Field-Weighted Citation Impact (FWCI) is an indicator of the citation impact of a publication. It is calculated by comparing the number of citations actually received by a publication with the number of citations expected for a publication of the same document type, publication year, and subject. FWCI is always defined with reference to a global baseline of 1.0 and intrinsically accounts for differences in citation accrual over time, differences in citation rates for different document ages (e.g., older documents are expected to have accrued more citations than more recently published documents), document types (e.g., reviews typically attract more citations than research articles), and subjects (e.g., publications in medicine accrue citations more quickly than publications in mathematics).

Computer science research is disseminated in a variety of publication types (e.g., journals, conferences, etc.) and forms (e.g., software, code, etc.).

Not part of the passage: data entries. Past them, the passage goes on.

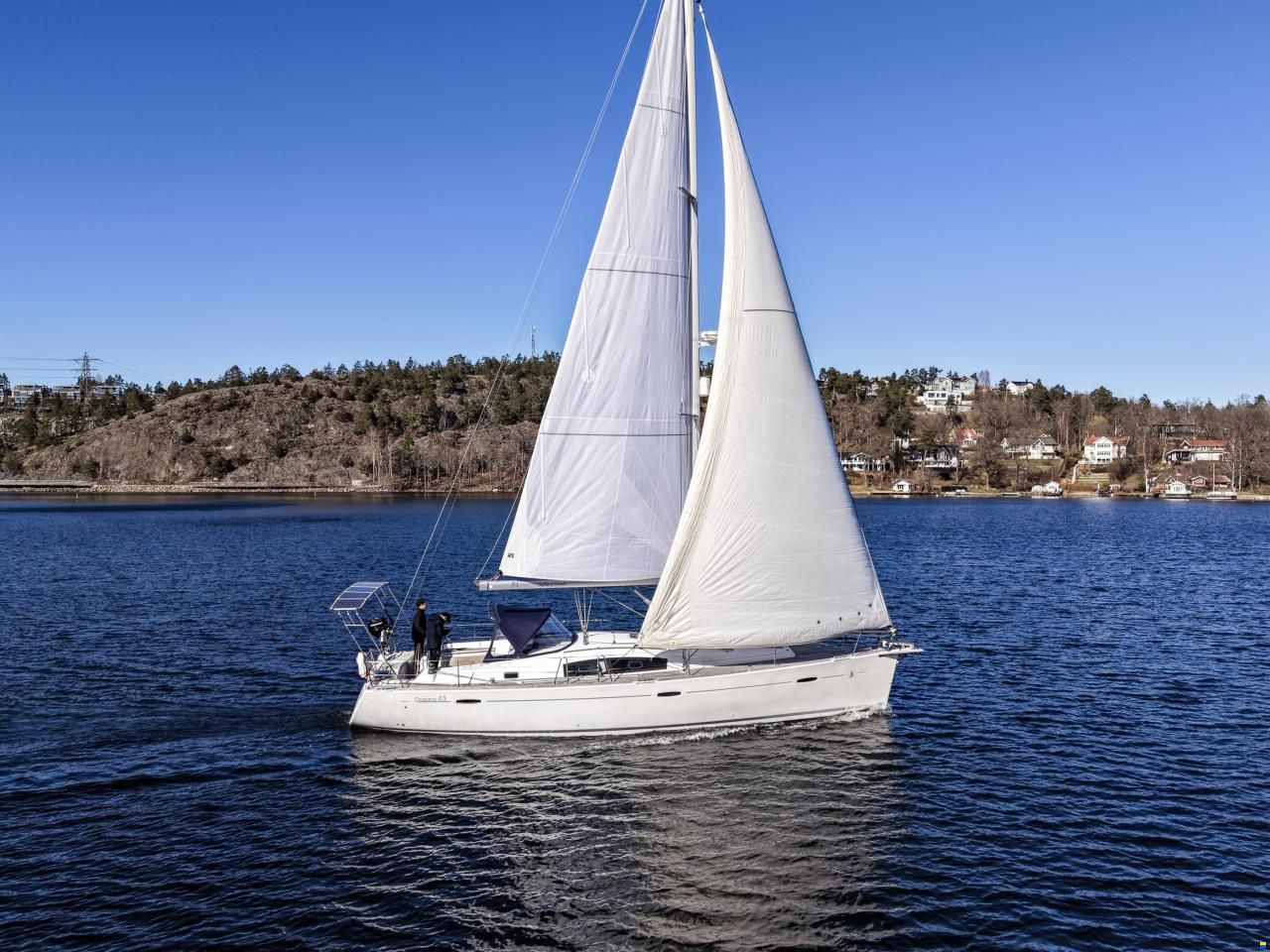 Beneteau Oceanis 43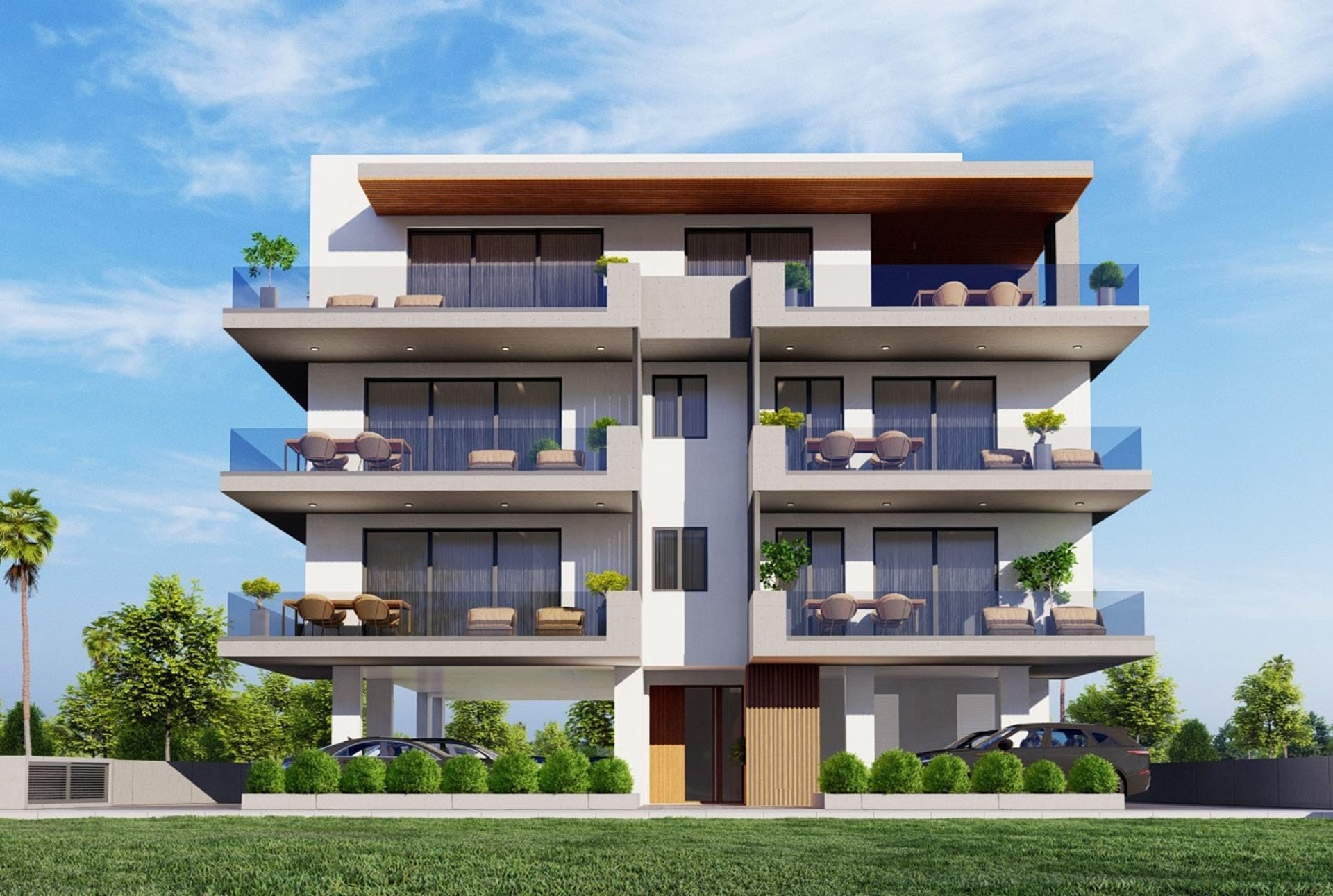 Kondominium di Livadia, Larnaca 10967816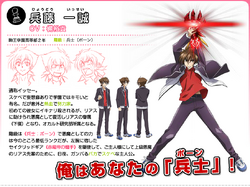 Issei Hyoudou/Anime Gallery, High School DxD Wiki, Fandom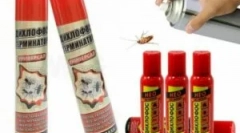 Stosowanie dichlorofos z pcheł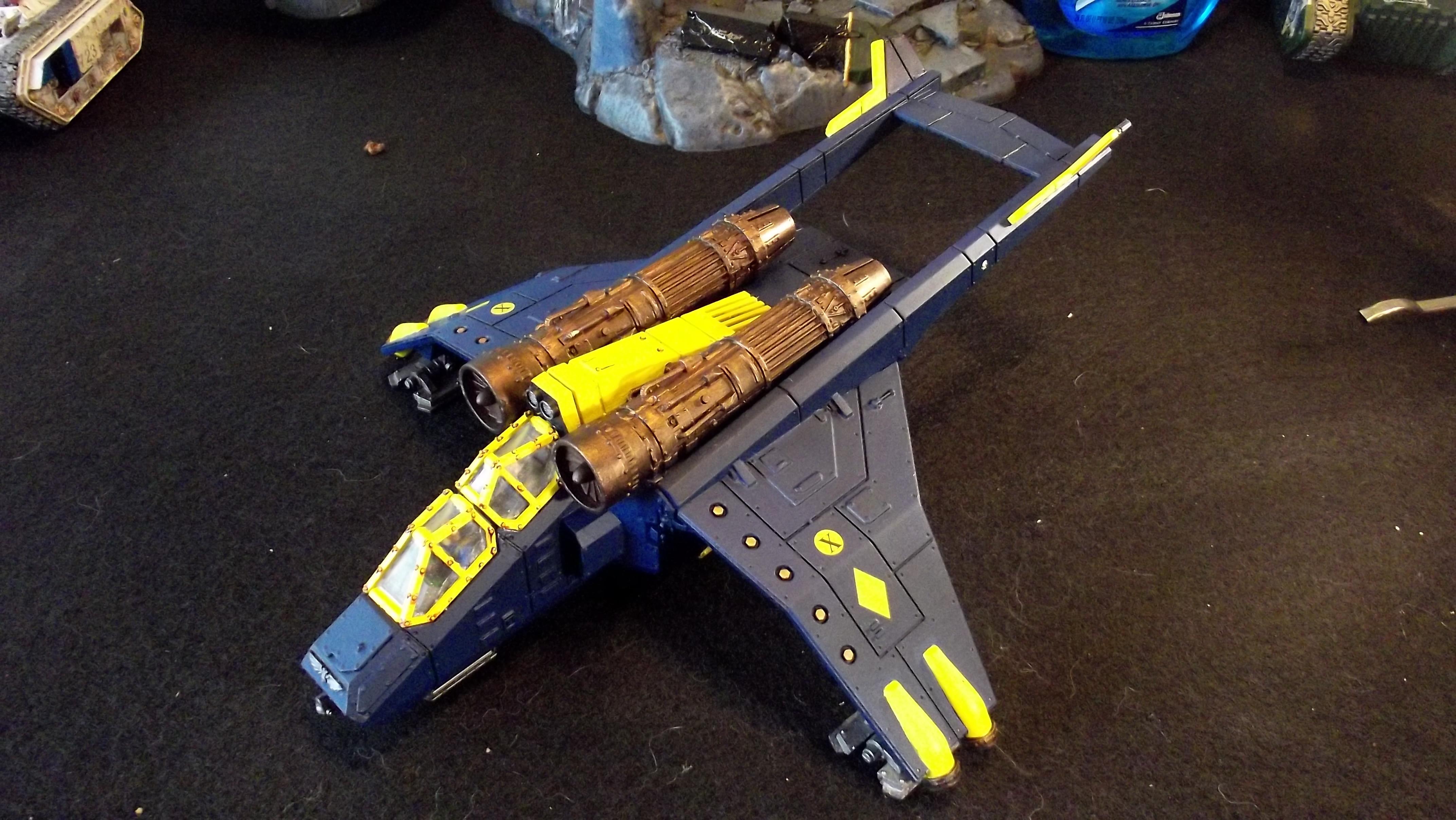 Imperial Guard, Salvage, Valkyrie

Thus, while article citations may not fully capture research impact in the AI field, they nevertheless play a relevant role, especially for comparative benchmarking of entities on scholarly impact.

According to Elsevier's 2018 AI report (pg54) (also downloadable here) China’s AI research currently has a FWCI of 0.96, whilst the US has an impact of 1.49. The difference has historically been larger, with the US output typically just short of 1 FWCI point higher than China's.

Will US Field-Weighted Citation Impact of AI research remain at least 0.5 higher than China’s in Elsevier's 2019 report?


Resolution

For this question, we will follow the methodology in Elsevier's 2018 AI report, which refers to refer to the data published by Scopus (Elsevier’s abstract and citation database of peer reviewed literature). This question resolves positive if the U.S. has a FWCI of its AI research output (across all document types) in 2019 that exceeds China's by 0.5 or more, and negative otherwise.